Alors autant te dire que les activités de loisirs en semaine, durant très longtemps, sont restées de la science-fiction et se sont limitées à patauger dans la baignoire avec de la mousse, manger des chips et du saucisson, et regarder un dessin animé le vendredi soir, activités fédératrices au possible.
Plus tard, nous avons commencé les activités, tranquillou.
Une seule activité par enfant, tel était notre credo. Poupette allait à la danse parce que ses copines y allaient et parce que ça me donnait un bon prétexte pour verser une larme d’émotion au spectacle de fin d’année. Les garçons vont au tennis parce que leur père fantasme sur le fait de pouvoir échanger quelques balles avec eux le week-end, quand il sera un retraité dynamique accueillant ses grands gaillards de fils au doux soleil d’une soirée de septembre.
Et c’est tout.
Alors parfois, je me dis que nous n’avons pas assez développé leurs dons, qu’on est des parents un peu médiocres et pas assez investis. On aurait pu les inscrire au théâtre, pour qu’ils acquièrent de l’aisance en public, ou à un sport de combat, qu’ils sachent se défendre, ou à des cours d’aquarelle, pour stimuler leur sensibilité artistique…
MAIS, car il y a un mais.
Ils n’ont jamais été spécialement demandeurs de ces activités. Lire une BD, allongés sur le canapé, ça leur allait très bien. On va dire que nos enfants ont la fibre contemplative (ou la fibre smartphone, selon leur âge). Et au fond, cela nous arrangeait bien puisque cela nous (me) permettait de souffler un peu. Alors, pourquoi nous infliger pareils tourments ? Tss tss tss, pas folle la guêpe ! Moi, j’économise mes forces. J’ai bien tenté, l’année passée, d’emmener les petits à un cours d’anglais le jeudi à 18h. Il s’est révélé que c’était une galère épouvantable pour moi, et que cette heure d’anglais, si elle n’a pas été déplaisante pour les garçons — tu remarqueras que je ne dis pas non plus qu’ils ont aimé, ce serait excessif — m’a demandé une énergie tout à fait disproportionnée avec le résultat, puisque, scoop : ils ne sont pas devenus bilingues.
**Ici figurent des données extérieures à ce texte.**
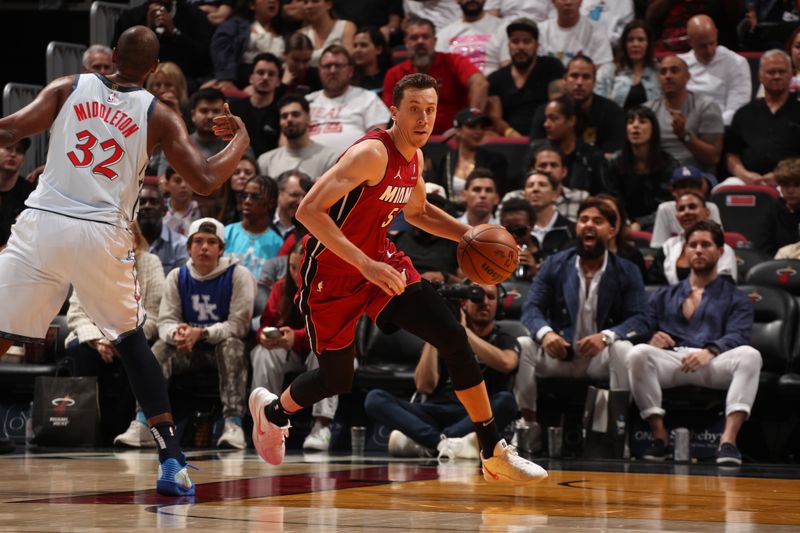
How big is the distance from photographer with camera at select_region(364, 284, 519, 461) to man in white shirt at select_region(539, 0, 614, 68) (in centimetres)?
430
Cette année, j’ai donc décidé de revoir mes ambitions à la baisse (c’est mon mantra) pour me concentrer sur l’essentiel.
Le numéro d’équilibriste des activités ne dépend pas que de toi et de ta volonté, chère Fabuleuse. Il dépend de tant d’autres facteurs, à commencer par le budget !
Mais il y a encore d’autres choses dans la balance.
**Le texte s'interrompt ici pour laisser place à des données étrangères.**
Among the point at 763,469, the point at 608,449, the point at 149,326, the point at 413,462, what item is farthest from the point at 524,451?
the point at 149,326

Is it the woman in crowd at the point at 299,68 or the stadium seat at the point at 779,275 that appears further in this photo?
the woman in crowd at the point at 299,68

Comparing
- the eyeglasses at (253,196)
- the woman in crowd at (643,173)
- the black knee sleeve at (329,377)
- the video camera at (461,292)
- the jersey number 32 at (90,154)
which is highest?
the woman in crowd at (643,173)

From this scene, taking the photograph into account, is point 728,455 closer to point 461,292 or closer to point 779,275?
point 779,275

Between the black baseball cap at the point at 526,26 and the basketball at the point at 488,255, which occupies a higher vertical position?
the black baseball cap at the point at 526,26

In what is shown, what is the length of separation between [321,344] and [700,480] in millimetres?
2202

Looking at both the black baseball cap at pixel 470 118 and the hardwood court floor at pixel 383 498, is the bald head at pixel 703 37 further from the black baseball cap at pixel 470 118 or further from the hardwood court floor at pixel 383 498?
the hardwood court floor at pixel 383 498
Estelle a réussi à trouver un équilibre, car elle partage toutes les tâches concernant les enfants, que ce soit les amener au sport ou chez l’orthophoniste, de manière égale avec son conjoint. C’était sa condition pour avoir un second enfant. En revanche, elle ne peut pas compter sur le soutien des grands-parents : sa maman habite très loin et son mari n’a plus ses parents. Ils limitent donc les activités extra-scolaires dans la mesure de ce que leur permet la relative souplesse offerte par le télétravail.
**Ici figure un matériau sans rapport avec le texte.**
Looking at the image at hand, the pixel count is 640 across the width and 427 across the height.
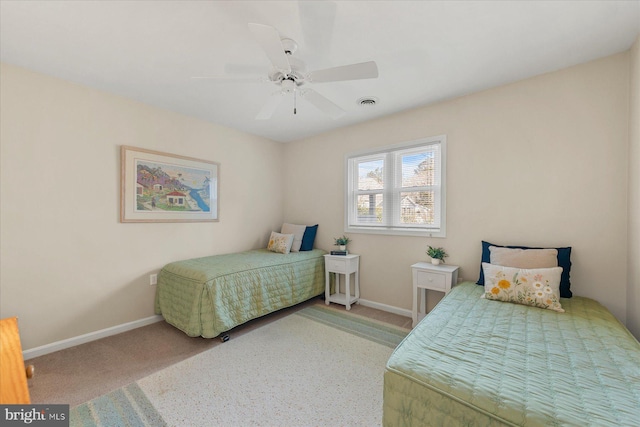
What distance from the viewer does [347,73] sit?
175 centimetres

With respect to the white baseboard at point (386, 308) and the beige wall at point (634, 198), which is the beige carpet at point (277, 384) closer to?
the white baseboard at point (386, 308)

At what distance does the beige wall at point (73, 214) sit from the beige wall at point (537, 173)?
8.90ft

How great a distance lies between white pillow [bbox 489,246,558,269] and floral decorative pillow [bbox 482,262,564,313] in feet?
0.47

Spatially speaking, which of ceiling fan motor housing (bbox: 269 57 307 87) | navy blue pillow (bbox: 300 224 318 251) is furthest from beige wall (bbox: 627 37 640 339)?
navy blue pillow (bbox: 300 224 318 251)

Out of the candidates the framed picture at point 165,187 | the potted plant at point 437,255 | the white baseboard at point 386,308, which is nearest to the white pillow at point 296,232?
the framed picture at point 165,187

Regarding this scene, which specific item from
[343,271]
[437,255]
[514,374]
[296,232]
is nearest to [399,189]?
[437,255]

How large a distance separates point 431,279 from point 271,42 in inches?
97.9

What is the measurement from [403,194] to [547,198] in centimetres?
137

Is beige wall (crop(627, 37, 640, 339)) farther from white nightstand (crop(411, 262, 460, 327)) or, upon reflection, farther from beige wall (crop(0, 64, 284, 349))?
beige wall (crop(0, 64, 284, 349))

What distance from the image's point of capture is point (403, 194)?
3.29 m

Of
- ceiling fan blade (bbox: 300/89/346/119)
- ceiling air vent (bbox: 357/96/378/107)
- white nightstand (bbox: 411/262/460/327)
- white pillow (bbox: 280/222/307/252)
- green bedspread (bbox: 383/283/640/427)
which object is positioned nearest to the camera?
green bedspread (bbox: 383/283/640/427)

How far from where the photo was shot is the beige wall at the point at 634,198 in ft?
5.91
Clémentine, maman de trois enfants, a remarqué que son enthousiasme fervent de la fin-août, dopé par les vacances, se dégonflait rapidement. À trop vouloir en faire, elle en arrivait à s’épuiser. Par conséquent, elle a appris à limiter le nombre d’activités extrascolaires. Elle a réussi, après une thérapie, à faire taire la petite voix culpabilisante qui lui susurrait de ne pas mettre sa dernière au centre de loisirs le mercredi, pour pouvoir profiter d’une journée calme avec ses deux grandes.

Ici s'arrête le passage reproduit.